**ACTIVITY:**
If a line in the entries below includes "Tanzania", pick it out and copy it.

(Stored data)
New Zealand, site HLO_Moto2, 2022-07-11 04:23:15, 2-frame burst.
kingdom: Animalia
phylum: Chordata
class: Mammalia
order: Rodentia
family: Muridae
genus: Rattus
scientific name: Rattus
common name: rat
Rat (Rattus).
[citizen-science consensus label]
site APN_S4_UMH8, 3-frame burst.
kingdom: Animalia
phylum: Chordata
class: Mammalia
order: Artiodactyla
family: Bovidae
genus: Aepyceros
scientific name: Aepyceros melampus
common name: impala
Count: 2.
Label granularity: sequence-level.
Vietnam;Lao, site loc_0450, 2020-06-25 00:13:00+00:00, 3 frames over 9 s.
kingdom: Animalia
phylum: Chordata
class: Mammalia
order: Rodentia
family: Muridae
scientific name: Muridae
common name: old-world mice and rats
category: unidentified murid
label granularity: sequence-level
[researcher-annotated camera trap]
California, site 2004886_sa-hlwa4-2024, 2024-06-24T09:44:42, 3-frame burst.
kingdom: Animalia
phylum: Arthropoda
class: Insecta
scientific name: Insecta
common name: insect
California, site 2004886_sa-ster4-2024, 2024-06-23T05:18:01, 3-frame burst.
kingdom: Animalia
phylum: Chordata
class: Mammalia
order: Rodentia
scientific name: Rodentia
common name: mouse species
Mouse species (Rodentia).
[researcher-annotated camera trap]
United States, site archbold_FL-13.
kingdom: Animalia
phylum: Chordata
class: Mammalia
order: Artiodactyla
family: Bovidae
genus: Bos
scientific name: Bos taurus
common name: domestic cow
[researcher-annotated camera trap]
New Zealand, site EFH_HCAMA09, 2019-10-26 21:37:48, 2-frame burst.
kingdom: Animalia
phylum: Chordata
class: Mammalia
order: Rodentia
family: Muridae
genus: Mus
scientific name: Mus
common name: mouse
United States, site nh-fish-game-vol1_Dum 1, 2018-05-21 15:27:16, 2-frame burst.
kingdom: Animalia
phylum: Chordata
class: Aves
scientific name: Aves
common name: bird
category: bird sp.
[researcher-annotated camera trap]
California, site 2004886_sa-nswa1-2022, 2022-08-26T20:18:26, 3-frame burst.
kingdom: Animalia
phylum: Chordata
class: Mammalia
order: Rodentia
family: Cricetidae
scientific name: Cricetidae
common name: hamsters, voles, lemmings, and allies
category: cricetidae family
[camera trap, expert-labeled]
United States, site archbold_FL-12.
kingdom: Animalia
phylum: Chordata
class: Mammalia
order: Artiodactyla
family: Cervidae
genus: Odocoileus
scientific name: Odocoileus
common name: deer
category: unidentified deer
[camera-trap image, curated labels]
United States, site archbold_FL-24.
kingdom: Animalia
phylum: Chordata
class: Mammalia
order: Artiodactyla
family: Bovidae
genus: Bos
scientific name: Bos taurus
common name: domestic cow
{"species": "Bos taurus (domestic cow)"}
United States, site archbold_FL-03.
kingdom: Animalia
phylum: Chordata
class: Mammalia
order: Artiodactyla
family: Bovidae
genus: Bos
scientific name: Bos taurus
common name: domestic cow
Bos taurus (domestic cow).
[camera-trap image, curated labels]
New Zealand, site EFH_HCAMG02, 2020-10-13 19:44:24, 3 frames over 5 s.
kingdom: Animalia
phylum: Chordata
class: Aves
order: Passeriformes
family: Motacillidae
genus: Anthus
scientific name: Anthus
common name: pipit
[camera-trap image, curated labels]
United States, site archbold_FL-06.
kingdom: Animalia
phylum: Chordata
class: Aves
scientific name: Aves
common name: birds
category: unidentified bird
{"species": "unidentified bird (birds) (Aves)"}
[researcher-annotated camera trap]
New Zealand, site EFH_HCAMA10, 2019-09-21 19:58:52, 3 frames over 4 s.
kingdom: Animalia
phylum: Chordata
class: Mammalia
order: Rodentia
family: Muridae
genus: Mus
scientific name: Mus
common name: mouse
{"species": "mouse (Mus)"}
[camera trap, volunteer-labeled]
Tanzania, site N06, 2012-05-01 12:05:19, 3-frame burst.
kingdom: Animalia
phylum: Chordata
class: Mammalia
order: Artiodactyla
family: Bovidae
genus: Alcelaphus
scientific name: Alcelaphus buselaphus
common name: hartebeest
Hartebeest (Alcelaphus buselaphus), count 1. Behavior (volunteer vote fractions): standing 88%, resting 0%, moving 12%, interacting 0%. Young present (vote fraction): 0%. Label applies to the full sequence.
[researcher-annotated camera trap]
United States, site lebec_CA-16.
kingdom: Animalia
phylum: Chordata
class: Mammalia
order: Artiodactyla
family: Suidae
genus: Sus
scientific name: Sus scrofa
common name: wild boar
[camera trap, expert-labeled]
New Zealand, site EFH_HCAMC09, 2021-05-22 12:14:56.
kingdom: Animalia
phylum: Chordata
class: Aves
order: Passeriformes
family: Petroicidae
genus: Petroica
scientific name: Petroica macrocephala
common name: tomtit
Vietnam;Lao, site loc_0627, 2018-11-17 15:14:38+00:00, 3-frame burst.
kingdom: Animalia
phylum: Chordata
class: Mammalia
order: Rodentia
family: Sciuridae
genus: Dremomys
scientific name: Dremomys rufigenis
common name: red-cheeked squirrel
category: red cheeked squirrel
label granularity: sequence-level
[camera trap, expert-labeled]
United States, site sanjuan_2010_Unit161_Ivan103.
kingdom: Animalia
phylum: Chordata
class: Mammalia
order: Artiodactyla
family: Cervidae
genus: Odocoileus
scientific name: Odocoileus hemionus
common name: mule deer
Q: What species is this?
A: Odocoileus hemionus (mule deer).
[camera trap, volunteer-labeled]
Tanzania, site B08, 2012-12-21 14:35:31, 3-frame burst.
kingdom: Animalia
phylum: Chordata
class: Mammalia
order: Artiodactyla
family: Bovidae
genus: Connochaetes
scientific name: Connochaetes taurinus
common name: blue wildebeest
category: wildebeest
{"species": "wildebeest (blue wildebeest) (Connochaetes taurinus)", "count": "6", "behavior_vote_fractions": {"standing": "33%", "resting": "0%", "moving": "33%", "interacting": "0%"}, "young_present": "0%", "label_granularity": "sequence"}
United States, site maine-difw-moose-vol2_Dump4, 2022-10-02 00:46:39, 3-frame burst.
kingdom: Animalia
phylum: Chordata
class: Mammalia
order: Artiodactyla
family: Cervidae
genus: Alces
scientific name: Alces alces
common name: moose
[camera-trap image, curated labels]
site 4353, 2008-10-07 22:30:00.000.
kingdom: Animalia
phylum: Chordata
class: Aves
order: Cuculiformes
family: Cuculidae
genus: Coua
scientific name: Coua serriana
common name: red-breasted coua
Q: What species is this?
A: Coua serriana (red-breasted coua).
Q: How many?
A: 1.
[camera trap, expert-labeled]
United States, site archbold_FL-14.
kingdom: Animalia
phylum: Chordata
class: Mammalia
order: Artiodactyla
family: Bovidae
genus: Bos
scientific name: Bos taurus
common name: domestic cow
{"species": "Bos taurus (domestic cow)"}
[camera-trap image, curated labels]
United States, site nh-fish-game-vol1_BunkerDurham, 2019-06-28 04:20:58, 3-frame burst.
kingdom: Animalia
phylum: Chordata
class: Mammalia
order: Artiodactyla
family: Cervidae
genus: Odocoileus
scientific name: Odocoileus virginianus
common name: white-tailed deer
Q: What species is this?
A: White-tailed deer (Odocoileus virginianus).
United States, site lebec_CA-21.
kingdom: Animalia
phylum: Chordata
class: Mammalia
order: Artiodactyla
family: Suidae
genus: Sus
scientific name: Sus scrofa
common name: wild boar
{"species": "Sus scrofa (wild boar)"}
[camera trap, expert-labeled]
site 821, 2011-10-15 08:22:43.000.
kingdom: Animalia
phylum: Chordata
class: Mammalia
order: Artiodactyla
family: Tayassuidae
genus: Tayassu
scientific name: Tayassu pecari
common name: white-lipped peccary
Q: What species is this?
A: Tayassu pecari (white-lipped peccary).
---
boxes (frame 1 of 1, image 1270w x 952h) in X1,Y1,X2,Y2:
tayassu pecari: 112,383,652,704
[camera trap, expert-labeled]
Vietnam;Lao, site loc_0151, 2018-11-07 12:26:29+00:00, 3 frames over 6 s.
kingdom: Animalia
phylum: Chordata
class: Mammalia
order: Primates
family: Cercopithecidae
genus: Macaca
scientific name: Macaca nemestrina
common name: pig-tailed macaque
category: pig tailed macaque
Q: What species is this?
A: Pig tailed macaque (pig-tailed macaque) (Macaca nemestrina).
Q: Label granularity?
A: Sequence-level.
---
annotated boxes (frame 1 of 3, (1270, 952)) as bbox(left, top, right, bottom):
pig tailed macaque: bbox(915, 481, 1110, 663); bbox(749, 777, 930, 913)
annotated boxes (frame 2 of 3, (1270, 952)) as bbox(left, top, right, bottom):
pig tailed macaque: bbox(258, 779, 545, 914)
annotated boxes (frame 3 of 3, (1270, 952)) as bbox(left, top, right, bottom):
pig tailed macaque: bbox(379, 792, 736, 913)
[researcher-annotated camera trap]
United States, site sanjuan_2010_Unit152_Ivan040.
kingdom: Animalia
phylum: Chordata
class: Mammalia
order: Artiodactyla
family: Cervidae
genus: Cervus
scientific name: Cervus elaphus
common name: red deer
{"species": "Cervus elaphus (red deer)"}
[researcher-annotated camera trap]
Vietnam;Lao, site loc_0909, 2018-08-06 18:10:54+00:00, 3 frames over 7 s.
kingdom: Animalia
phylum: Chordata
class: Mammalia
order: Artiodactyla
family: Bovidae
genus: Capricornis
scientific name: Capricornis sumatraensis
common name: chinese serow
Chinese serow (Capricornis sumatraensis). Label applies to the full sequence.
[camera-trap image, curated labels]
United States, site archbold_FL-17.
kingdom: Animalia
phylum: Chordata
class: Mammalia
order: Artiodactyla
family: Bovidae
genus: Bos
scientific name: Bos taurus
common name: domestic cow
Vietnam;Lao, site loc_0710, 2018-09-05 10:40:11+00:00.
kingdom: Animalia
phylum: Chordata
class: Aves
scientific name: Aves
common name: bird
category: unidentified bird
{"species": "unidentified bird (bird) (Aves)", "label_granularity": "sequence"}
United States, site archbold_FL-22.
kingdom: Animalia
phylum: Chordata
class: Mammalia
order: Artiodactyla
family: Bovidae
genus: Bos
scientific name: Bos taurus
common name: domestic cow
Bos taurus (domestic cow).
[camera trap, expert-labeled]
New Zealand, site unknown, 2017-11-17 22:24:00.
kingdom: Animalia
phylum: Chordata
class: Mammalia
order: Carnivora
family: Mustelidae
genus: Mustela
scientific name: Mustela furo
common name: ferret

**WRITTEN RESPONSE:**
Tanzania, site N06, 2012-05-01 12:05:19, 3-frame burst.
Tanzania, site B08, 2012-12-21 14:35:31, 3-frame burst.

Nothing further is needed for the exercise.